Scene-based spatial questions:
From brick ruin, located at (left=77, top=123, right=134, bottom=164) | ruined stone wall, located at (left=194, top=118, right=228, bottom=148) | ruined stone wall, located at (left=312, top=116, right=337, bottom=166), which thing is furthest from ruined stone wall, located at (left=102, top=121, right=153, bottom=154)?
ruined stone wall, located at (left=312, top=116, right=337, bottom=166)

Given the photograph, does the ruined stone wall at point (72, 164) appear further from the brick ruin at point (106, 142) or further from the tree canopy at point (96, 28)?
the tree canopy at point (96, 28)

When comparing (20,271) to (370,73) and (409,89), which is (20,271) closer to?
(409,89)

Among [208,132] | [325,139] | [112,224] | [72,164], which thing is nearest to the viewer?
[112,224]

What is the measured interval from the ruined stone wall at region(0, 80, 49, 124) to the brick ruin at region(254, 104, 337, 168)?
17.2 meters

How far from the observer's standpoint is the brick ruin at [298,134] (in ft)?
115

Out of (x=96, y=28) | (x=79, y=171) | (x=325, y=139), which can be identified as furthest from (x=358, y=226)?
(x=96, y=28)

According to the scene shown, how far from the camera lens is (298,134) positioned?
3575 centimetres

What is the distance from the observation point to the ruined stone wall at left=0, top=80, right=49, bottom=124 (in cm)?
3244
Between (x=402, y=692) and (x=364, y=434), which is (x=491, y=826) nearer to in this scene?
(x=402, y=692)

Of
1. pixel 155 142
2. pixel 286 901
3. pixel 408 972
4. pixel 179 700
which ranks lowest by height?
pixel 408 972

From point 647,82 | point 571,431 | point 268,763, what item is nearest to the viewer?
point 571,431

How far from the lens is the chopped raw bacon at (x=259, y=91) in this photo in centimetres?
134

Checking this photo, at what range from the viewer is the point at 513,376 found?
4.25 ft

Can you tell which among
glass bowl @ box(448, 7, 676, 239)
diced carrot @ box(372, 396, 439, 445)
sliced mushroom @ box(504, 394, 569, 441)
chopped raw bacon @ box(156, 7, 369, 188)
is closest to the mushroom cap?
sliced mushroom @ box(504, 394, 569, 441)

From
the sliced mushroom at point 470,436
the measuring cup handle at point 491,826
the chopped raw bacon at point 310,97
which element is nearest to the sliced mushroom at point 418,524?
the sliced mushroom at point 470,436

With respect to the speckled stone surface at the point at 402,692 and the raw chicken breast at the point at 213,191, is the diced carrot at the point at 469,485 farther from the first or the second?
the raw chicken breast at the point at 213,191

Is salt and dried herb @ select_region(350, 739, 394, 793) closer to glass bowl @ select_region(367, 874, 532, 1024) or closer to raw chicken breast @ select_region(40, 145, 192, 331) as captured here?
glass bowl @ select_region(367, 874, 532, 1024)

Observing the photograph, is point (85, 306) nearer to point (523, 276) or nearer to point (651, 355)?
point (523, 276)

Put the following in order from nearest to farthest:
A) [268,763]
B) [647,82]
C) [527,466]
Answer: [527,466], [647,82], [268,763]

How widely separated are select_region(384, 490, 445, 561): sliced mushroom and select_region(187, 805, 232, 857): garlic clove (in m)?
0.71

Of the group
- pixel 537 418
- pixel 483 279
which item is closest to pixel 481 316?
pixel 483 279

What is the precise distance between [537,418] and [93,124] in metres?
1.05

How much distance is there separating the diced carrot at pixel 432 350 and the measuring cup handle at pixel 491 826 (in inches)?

EXERCISE DETAILS –
Print out every entry, keeping each one exact.

EXPECTED ANSWER –
From brick ruin, located at (left=77, top=123, right=134, bottom=164) | ruined stone wall, located at (left=194, top=118, right=228, bottom=148) | ruined stone wall, located at (left=312, top=116, right=337, bottom=166), which thing is furthest from ruined stone wall, located at (left=102, top=121, right=153, bottom=154)?
ruined stone wall, located at (left=312, top=116, right=337, bottom=166)

Given the photograph, does the ruined stone wall at point (72, 164) appear further from the brick ruin at point (106, 142) or further from the tree canopy at point (96, 28)?
the tree canopy at point (96, 28)

When comparing (20,271) to (370,73) and (409,89), which is (20,271) closer to?
(409,89)

Among [208,132] | [325,139] | [112,224] | [72,164], which thing is nearest to the viewer?
[112,224]

What is the measured interval from the ruined stone wall at region(0, 80, 49, 124) to the brick ruin at region(254, 104, 337, 168)?
17.2 meters

How far from the observer's standpoint is the brick ruin at [298,134] (in ft)?
115

Out of (x=96, y=28) | (x=79, y=171) | (x=325, y=139), which can be identified as furthest from (x=358, y=226)?
(x=96, y=28)

According to the scene shown, how far from the camera lens is (298,134) positioned?
3575 centimetres

What is the distance from the observation point to the ruined stone wall at left=0, top=80, right=49, bottom=124 (in cm)?
3244
Between (x=402, y=692) and (x=364, y=434), which is (x=491, y=826) nearer to in this scene?
(x=402, y=692)

Of
1. pixel 155 142
2. pixel 286 901
3. pixel 408 972
4. pixel 179 700
which ranks lowest by height?
pixel 408 972

From point 647,82 | point 571,431 | point 268,763, what item is nearest to the viewer?
point 571,431

How far from the lens is the chopped raw bacon at (x=259, y=91) in this photo in centimetres?
134

Checking this photo, at what range from the viewer is the point at 513,376 found?
4.25 ft

Can you tell which among
glass bowl @ box(448, 7, 676, 239)
diced carrot @ box(372, 396, 439, 445)
sliced mushroom @ box(504, 394, 569, 441)
chopped raw bacon @ box(156, 7, 369, 188)
is closest to the mushroom cap?
sliced mushroom @ box(504, 394, 569, 441)

From
the sliced mushroom at point 470,436
the measuring cup handle at point 491,826
the chopped raw bacon at point 310,97
which element is nearest to the sliced mushroom at point 418,524?
the sliced mushroom at point 470,436

With respect to the speckled stone surface at the point at 402,692 and the raw chicken breast at the point at 213,191, is the diced carrot at the point at 469,485 farther from the first or the second?
the raw chicken breast at the point at 213,191

Is salt and dried herb @ select_region(350, 739, 394, 793) closer to glass bowl @ select_region(367, 874, 532, 1024) or closer to raw chicken breast @ select_region(40, 145, 192, 331) as captured here?
glass bowl @ select_region(367, 874, 532, 1024)

Observing the photograph, is point (85, 306) nearer to point (523, 276) or nearer to point (651, 355)?
point (523, 276)

Put the following in order from nearest to farthest:
A) [268,763]
B) [647,82]
C) [527,466]
Answer: [527,466], [647,82], [268,763]

How widely separated are select_region(384, 490, 445, 561): sliced mushroom and select_region(187, 805, 232, 857): garlic clove (in m)?
0.71

Of the group
- pixel 537 418
- pixel 483 279
which item is closest to pixel 481 316?
pixel 483 279

What is the precise distance between [537,418] and [93,124] in metres?
1.05

How much distance is there separating the diced carrot at pixel 432 350 and the measuring cup handle at pixel 491 826 (in inches)?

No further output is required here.